__Your task__.
Exact copy, pictures excluded: write out every line below.

(Stored items)

=-=-=

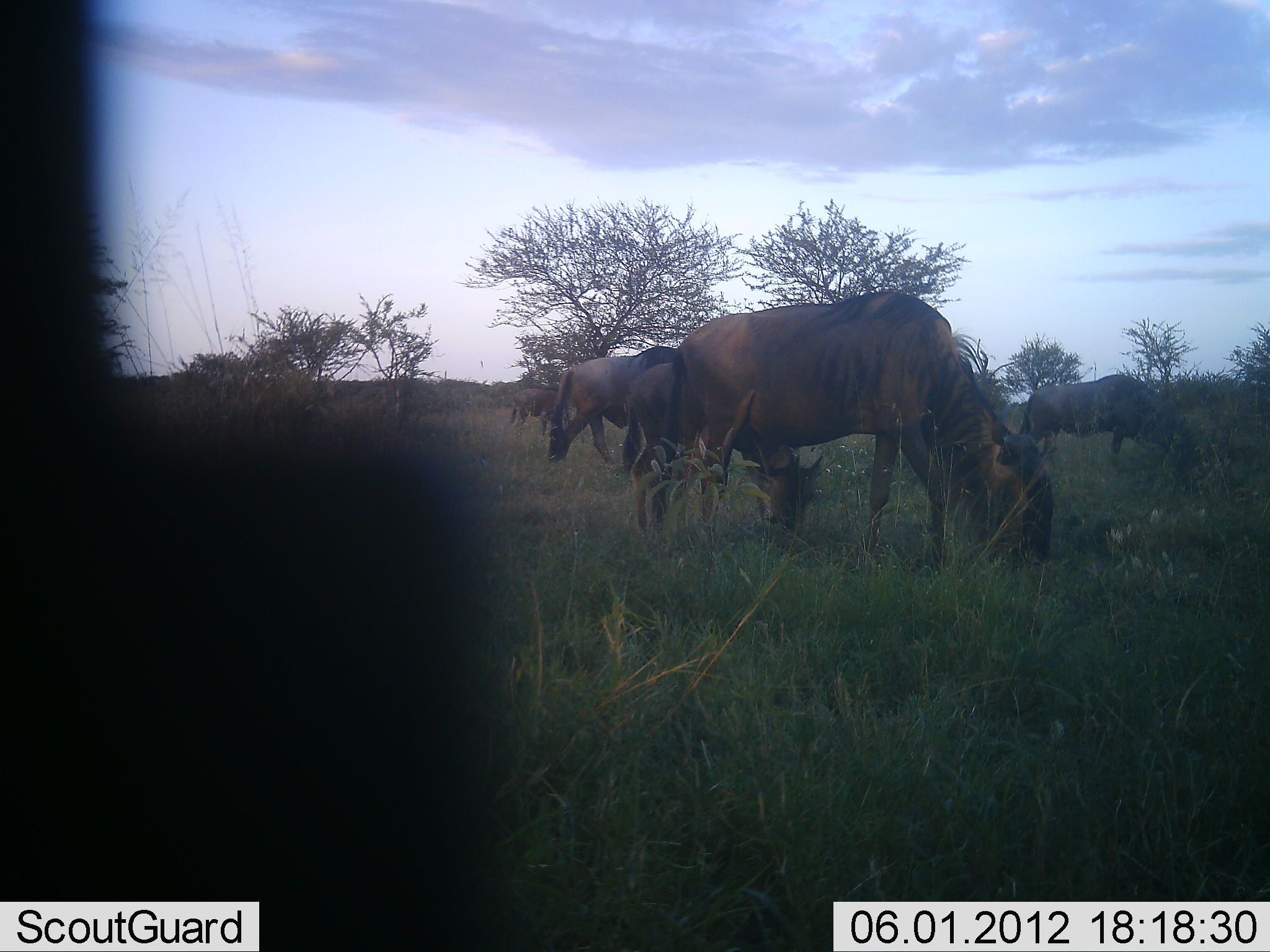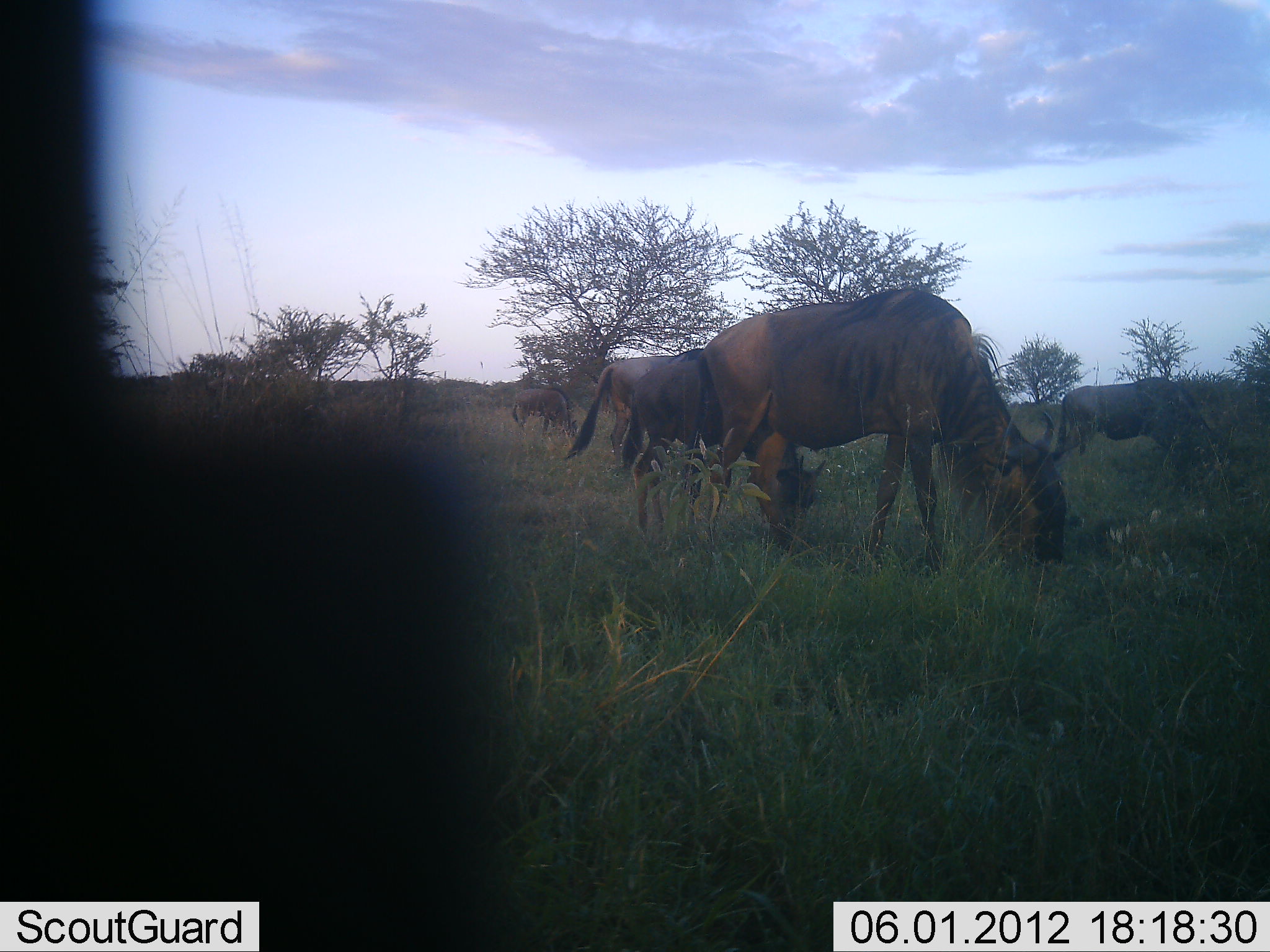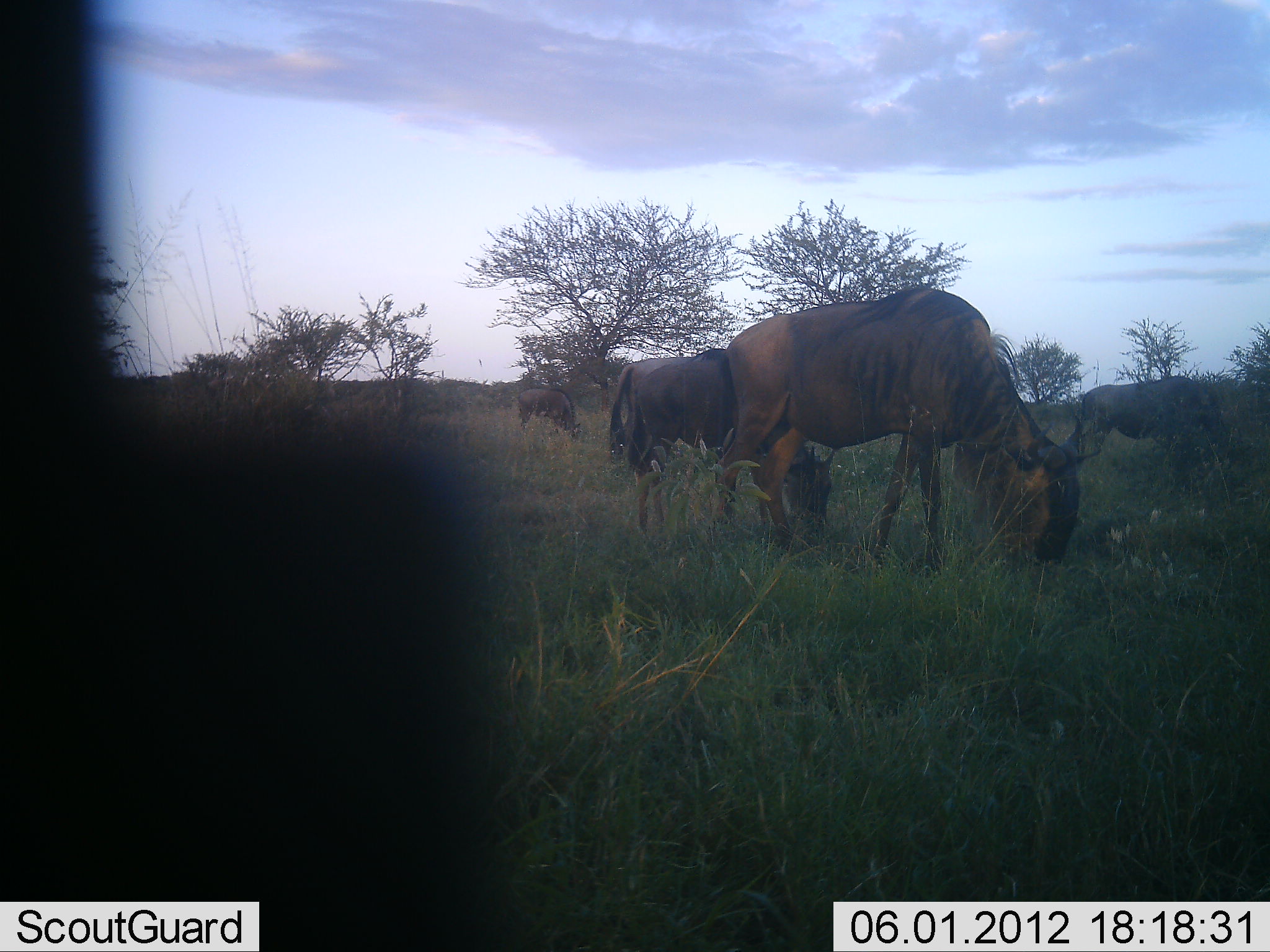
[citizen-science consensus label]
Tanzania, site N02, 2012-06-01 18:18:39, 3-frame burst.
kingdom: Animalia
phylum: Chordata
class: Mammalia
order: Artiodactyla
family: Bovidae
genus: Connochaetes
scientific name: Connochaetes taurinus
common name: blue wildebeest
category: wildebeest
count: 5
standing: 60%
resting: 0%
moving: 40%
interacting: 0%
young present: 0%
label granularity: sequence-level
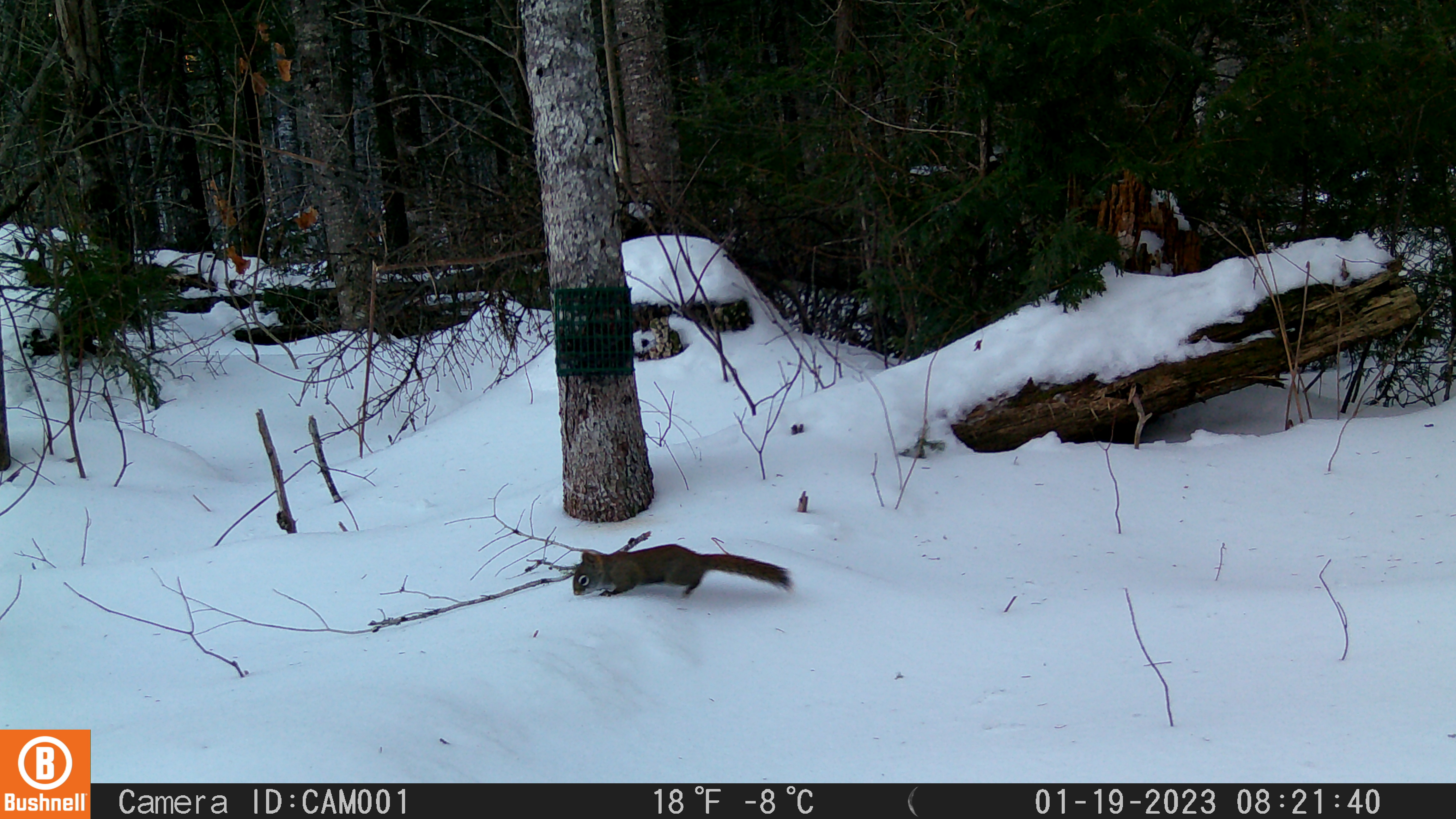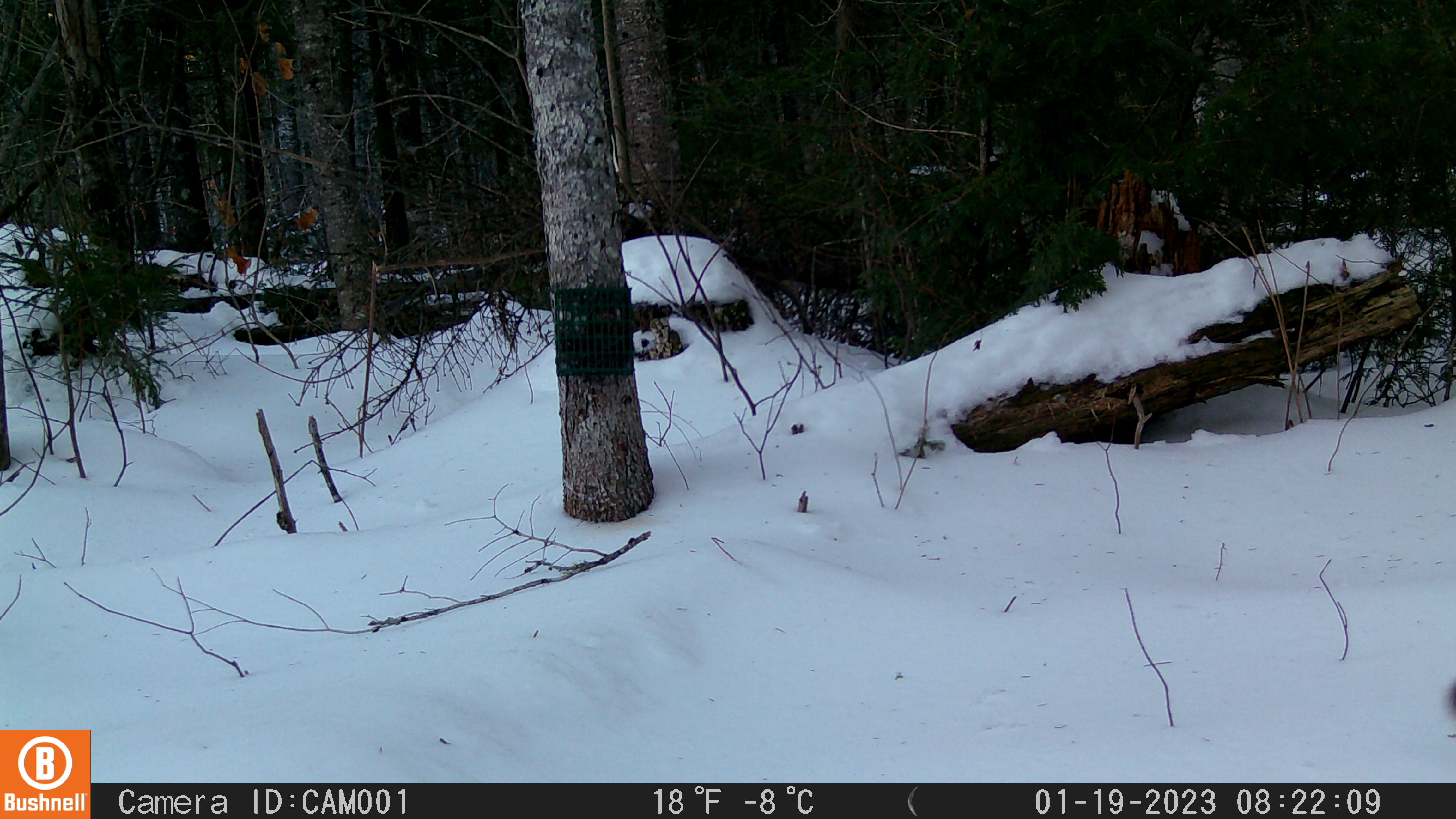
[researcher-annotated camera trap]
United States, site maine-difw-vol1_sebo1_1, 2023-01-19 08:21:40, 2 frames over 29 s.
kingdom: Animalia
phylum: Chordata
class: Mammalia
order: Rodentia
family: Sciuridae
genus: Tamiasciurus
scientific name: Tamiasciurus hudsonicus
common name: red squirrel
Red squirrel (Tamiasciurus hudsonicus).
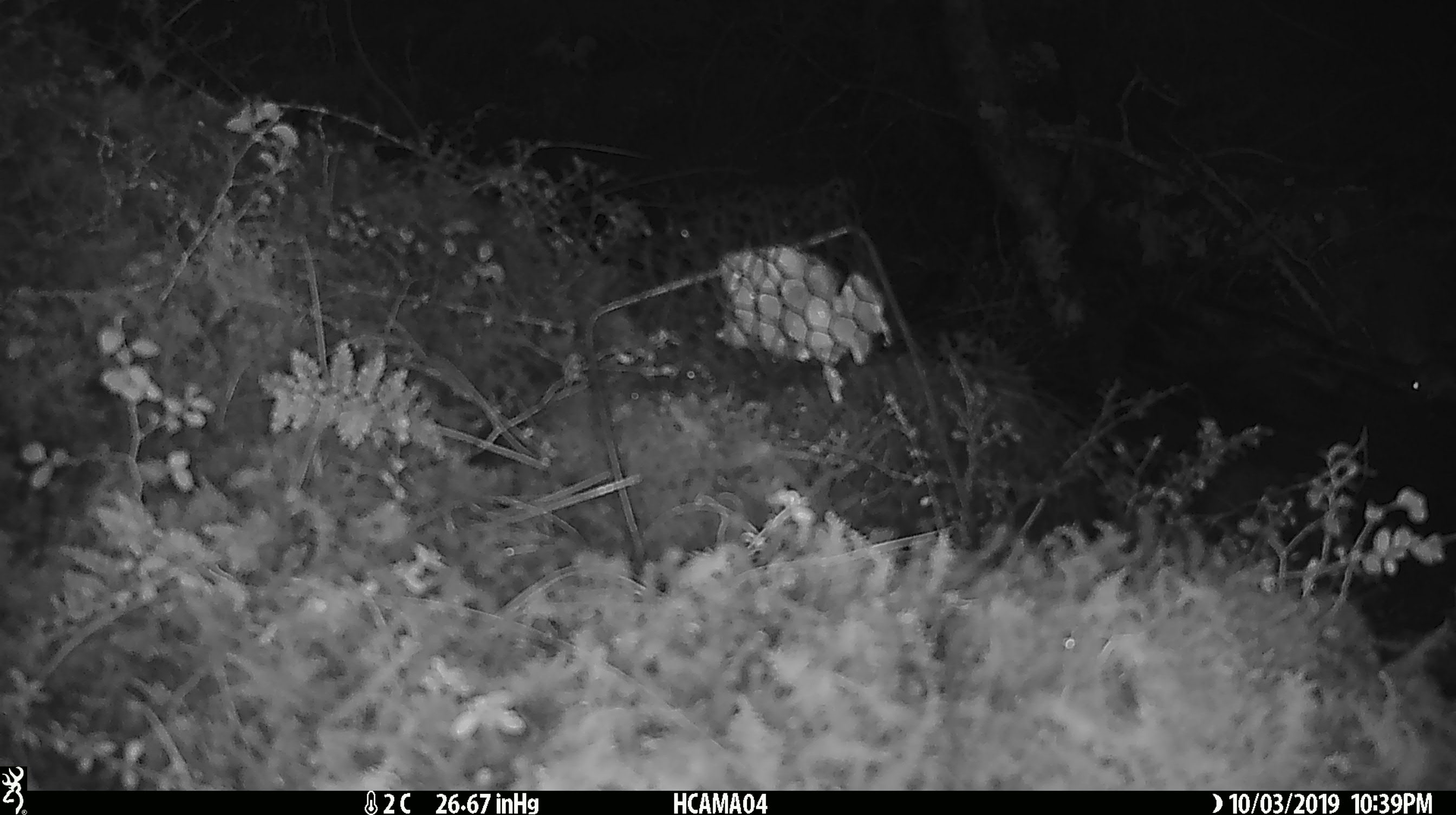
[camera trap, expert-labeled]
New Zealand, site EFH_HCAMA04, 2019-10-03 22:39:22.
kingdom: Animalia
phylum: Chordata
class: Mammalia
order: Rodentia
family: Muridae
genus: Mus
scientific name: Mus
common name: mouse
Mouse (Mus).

=-=-=

__Exercise output__.
[citizen-science consensus label]
Tanzania, site N02, 2012-06-01 18:18:39, 3-frame burst.
kingdom: Animalia
phylum: Chordata
class: Mammalia
order: Artiodactyla
family: Bovidae
genus: Connochaetes
scientific name: Connochaetes taurinus
common name: blue wildebeest
category: wildebeest
count: 5
standing: 60%
resting: 0%
moving: 40%
interacting: 0%
young present: 0%
label granularity: sequence-level
[researcher-annotated camera trap]
United States, site maine-difw-vol1_sebo1_1, 2023-01-19 08:21:40, 2 frames over 29 s.
kingdom: Animalia
phylum: Chordata
class: Mammalia
order: Rodentia
family: Sciuridae
genus: Tamiasciurus
scientific name: Tamiasciurus hudsonicus
common name: red squirrel
Red squirrel (Tamiasciurus hudsonicus).
[camera trap, expert-labeled]
New Zealand, site EFH_HCAMA04, 2019-10-03 22:39:22.
kingdom: Animalia
phylum: Chordata
class: Mammalia
order: Rodentia
family: Muridae
genus: Mus
scientific name: Mus
common name: mouse
Mouse (Mus).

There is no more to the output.